Brigade WSB insecticide applied to skirt-pruned citrus trees is very important for preventing Fuller rose beetles from climbing the trunks and laying eggs on the fruit. FMC updated their 2ee trunk treatment recommendation to improve the explanation of how to properly apply the chemical to the trunk. Using the least amount of water possible provides more concentrated and longer lasting protection. However, concentration needs to be balanced with sprayability and avoiding contact with fruit. http://www.fmccrop.com/grower/Products/Labels-MSDS.aspx
A meeting was held in Visalia on June 17 on the subject of protecting citrus fruit against egg-laying by Fuller rose beetle. Fuller rose beetle is extremely difficult to kill- the adults are built like tanks, live forever, and can go weeks without feeding. Foliar applications of Sevin, Actara and Kryocide work the best to kill adults, but no insecticide treatment kills all of them. The larvae are underground so they are difficult to treat. The eggs have a thick outer shell that protects them from insecticides and they are tucked under the button of the fruit. Because foliar insecticides are not very effective, the best line of defense against the pest is preventing it from ever reaching the trees. To accomplish this, a two step approach is the best strategy. First, skirt prune the trees up at least 24" so the branches don't touch the ground. This forces the flightless beetles to climb the trunk to get to the leaves.

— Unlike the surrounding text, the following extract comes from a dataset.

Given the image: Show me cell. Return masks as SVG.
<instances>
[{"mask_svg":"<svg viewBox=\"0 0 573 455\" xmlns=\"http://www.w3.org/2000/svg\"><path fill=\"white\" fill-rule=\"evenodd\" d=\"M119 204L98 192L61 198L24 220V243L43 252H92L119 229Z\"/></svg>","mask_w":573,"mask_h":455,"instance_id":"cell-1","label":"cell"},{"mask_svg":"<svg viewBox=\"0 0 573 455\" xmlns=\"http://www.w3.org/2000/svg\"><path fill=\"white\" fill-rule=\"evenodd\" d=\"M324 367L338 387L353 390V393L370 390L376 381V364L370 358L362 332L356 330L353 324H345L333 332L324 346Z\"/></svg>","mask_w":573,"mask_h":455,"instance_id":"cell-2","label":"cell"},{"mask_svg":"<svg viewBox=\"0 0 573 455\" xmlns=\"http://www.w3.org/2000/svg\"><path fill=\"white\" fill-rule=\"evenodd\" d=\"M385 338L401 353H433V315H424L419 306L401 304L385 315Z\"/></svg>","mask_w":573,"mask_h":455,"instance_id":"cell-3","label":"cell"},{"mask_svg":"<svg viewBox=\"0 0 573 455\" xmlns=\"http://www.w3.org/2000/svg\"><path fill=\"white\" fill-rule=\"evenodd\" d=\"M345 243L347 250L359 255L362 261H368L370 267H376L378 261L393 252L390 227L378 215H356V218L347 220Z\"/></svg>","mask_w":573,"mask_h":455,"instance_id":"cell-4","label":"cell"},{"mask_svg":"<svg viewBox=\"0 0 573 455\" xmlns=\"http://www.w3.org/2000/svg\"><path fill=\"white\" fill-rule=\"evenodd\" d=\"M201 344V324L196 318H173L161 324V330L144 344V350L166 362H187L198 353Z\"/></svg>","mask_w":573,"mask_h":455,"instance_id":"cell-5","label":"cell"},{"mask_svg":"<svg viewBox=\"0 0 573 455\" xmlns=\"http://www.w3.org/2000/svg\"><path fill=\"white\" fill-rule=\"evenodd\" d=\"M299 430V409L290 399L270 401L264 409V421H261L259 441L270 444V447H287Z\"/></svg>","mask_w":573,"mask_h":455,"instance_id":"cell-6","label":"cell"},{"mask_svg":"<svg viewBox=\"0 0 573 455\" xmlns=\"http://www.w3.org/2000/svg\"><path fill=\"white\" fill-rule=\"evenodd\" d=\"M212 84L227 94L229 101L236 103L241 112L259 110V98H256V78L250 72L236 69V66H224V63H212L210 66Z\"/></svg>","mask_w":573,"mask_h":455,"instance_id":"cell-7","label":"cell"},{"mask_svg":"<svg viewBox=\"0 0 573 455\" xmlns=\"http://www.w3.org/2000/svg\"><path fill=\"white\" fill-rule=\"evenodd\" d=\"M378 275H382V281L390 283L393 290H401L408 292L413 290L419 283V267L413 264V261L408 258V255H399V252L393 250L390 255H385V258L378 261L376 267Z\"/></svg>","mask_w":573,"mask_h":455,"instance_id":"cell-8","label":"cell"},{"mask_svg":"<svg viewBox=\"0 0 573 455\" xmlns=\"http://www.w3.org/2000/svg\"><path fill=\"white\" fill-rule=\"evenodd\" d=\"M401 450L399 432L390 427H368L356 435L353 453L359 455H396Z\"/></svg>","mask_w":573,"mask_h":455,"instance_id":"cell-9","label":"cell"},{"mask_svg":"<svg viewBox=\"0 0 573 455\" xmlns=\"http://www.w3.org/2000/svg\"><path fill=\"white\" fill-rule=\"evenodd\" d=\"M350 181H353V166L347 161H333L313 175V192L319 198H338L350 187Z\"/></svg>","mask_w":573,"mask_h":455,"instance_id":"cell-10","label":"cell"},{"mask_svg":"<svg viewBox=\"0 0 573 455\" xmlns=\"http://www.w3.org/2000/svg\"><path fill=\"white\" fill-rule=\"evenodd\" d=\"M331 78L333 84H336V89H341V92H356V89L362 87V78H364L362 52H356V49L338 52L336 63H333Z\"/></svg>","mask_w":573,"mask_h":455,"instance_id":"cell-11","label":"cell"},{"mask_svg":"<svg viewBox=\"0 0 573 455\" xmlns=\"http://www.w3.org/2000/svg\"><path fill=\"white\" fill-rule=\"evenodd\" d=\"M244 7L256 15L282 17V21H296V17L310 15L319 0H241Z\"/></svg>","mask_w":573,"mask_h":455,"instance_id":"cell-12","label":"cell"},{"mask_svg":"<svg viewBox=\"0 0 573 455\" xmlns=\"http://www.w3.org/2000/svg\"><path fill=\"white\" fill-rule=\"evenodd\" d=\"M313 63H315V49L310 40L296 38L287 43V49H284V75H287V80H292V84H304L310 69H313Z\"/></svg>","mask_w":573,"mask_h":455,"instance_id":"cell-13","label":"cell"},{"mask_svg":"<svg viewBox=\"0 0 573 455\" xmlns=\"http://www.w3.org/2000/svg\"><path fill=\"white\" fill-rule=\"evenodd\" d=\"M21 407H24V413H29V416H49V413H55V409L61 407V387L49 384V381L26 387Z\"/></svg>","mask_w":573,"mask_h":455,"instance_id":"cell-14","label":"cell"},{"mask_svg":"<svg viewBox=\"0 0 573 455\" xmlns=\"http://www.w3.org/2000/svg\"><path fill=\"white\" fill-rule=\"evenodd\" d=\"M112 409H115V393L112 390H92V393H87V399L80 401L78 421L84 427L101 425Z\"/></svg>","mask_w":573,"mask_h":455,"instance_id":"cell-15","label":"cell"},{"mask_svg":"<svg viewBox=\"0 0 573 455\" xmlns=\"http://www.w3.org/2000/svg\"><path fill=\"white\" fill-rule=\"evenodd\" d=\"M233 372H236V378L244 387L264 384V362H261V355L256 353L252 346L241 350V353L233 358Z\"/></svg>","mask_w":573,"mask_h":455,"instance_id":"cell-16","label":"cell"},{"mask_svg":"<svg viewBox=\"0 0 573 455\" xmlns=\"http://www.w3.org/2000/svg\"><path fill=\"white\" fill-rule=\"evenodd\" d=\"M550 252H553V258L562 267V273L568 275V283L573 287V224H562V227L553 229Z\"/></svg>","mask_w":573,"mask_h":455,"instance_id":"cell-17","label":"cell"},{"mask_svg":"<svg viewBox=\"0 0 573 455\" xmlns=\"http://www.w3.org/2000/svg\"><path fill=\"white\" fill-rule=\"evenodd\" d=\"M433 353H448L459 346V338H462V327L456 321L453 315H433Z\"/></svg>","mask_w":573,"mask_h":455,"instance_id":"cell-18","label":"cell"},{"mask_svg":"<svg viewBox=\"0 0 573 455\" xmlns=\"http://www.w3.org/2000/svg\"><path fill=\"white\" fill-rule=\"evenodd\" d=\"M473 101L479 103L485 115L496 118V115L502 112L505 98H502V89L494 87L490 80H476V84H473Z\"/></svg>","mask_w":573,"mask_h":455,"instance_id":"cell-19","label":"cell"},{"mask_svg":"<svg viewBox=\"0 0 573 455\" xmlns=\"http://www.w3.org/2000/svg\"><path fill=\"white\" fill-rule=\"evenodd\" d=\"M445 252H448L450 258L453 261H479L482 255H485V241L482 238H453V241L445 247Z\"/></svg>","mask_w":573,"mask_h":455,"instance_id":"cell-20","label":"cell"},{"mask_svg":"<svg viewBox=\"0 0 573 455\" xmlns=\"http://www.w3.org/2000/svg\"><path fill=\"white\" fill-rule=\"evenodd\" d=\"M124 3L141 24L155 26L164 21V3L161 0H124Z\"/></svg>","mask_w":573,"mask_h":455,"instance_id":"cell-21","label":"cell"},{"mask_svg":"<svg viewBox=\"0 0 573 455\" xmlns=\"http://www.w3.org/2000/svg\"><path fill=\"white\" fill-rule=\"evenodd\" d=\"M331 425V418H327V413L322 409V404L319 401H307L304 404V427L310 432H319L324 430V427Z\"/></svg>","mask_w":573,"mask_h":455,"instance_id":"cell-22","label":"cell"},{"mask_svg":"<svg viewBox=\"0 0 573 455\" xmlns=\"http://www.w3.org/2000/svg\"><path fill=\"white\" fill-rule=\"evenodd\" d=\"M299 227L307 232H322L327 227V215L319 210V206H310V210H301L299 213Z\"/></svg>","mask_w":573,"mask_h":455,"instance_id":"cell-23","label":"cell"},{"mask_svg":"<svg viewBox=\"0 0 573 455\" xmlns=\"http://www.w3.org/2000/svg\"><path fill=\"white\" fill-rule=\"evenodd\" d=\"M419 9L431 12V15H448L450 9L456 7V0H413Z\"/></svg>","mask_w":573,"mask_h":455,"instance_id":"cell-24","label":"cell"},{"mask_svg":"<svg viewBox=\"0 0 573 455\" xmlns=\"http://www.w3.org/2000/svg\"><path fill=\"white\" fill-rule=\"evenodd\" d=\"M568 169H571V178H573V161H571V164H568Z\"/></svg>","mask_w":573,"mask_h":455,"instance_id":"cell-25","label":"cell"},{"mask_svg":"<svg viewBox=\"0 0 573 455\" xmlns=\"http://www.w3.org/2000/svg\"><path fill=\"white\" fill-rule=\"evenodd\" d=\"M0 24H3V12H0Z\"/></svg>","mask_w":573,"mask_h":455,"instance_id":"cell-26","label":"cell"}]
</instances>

The next step is to block them from climbing the trunk by applying Brigade WSB in a thick band around the trunk. (See our web site for more details on how to build a spray wand to treat tree trunks http://ucanr.edu/sites/KACCitrusEntomology/Home/Fuller_Rose_Beetle_384/Management_36/) The Brigade repels the beetles and if they cross it, paralyzes them. The best treatment is the 0.5 lb AI/acre rate. The current 2ee allows only one treatment of this rate. CCQC hopes to obtain a 24c special registration, in the near future, that allows two treatments of this rate. The Brigade lasts 12-16 weeks and so a treatment applied in June and one in September will protect the trees from more than 90% of the beetle emergence. Foliar treatments could also be applied to provide a further level of protection. Research is underway to study the efficacy of these methods and to develop a post harvest treatments to replace Methyl Bromide fumigation, which is no longer allowed in Korea.